Skip to content

Snapshot Retention And Compaction

draft

Related drafts:

Summary

This draft defines retention and compaction concepts for causal snapshot sync events.

The goal is to let clients and relays reduce storage usage without breaking local-first sync correctness.

This draft separates:

  • current snapshot retention
  • bounded recent-history retention
  • replay retention

Those are related, but they are not the same thing.

Example Defaults

Current implementation defaults:

  • local keeps current materialized note state
  • local keeps all unresolved conflict snapshots
  • local keeps the current tombstone for deleted notes
  • local keeps the last 10 additional dominated snapshots per note
  • relay keeps all nondominated current snapshots plus enough dominated snapshots to reach a total retained payload window of 4 snapshots per document when possible
  • relay keeps replay independently from retained snapshot payloads
  • local retained snapshots may be surfaced as bounded note history

Goals

  • Support storage reduction without breaking sync correctness
  • Preserve current-state semantics under compaction
  • Let relays advertise retention boundaries clearly
  • Let clients distinguish unknown data from compacted data

Non-Goals

  • Defining the live changes feed itself
  • Requiring all relays to keep all historical payload bodies
  • Defining application-specific payload semantics

Three Retention Layers

Current snapshot retention

Current snapshot retention means the relay or client keeps the snapshots still needed for current sync and conflict handling.

For a causal snapshot sync profile, that usually means:

  • the latest known snapshot for a note
  • any unresolved concurrent snapshots for that note
  • the current tombstone while a note remains deleted

These are the snapshots required to represent current logical state.

Recent-history retention

Recent-history retention means the relay or client keeps a bounded number of older dominated snapshots for recovery, audit, or UI history.

For a notes app, this should be bounded by policy, not indefinite.

Replay retention

Replay retention means the relay can still serve ordered replay by seq from some historical point.

#### APPLY WHAT YOU READ:
[1] Answer these questions about the snapshot retention draft:
(a) Under the current implementation defaults, how many additional dominated snapshots per note does local keep?
(b) What total retained payload window per document does the relay aim to reach when possible?
(c) For a notes app, how should recent-history retention be bounded?
[2] Reproduce everything in the snapshot retention draft from "These are the" down to "policy, not indefinite.".

#### DATA PROVIDED:
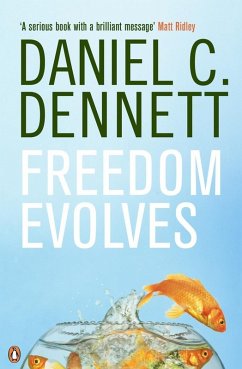 Freedom Evolves (eBook, ePUB) - Dennett, Daniel C.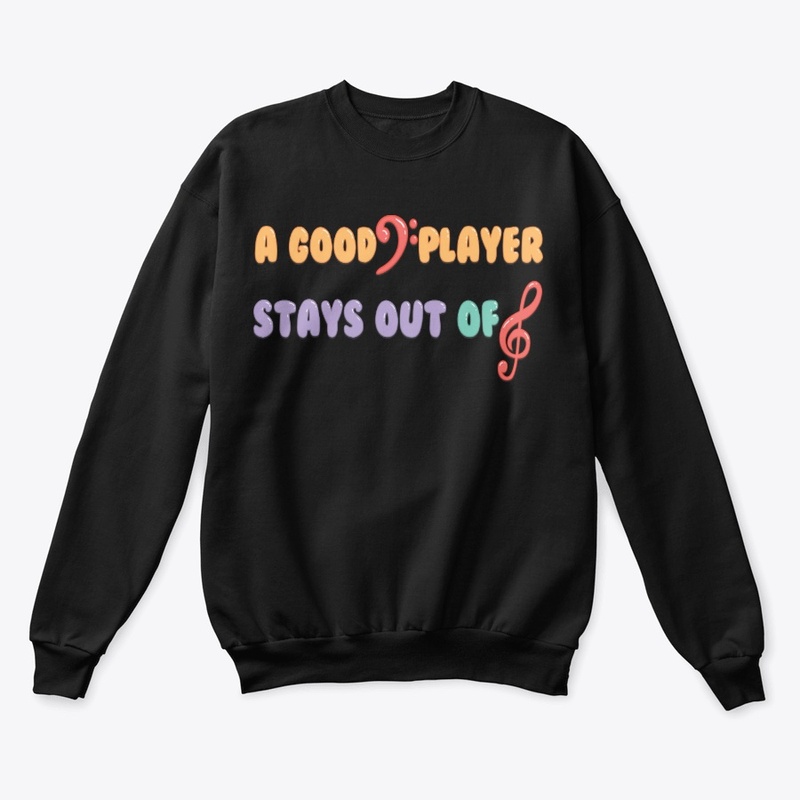 Funny Bassist Gift - Stays Out Of Treble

#### TASK-BY-TASK RESULTS:
[1]
(a) The last 10 additional dominated snapshots per note.
(b) A window of 4 snapshots per document.
(c) By policy, not indefinitely.

[2]
These are the snapshots required to represent current logical state.

Recent-history retention

Recent-history retention means the relay or client keeps a bounded number of older dominated snapshots for recovery, audit, or UI history.

For a notes app, this should be bounded by policy, not indefinite.